Take the line containing "Lavish Iris Framed Print by Julie Andel" through the last line of the data and retype those lines exactly. Pictures do not belong in the copy.

::: SUPPLIED DATA

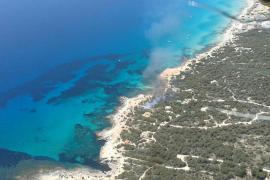 Un segundo incendio en Formentera quema 200 metros de bosque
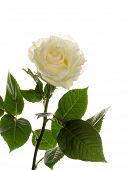 pic of single white rose  - beautiful white graceful delicate fragile fragrant fresh rose on white background vertical - JPG
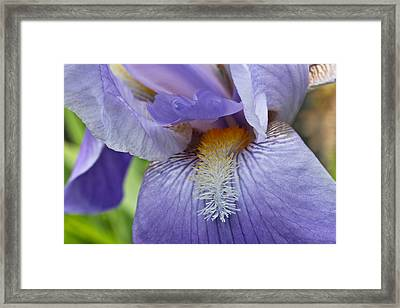 Lavish Iris Framed Print by Julie Andel
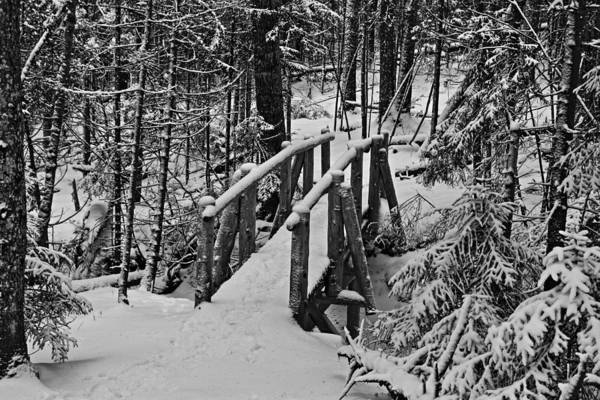 Maine Art Print featuring the photograph Foot Bridge In Winter by David Rucker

::::::

#### [YOUR RESPONSE]
 Lavish Iris Framed Print by Julie Andel
 Maine Art Print featuring the photograph Foot Bridge In Winter by David Rucker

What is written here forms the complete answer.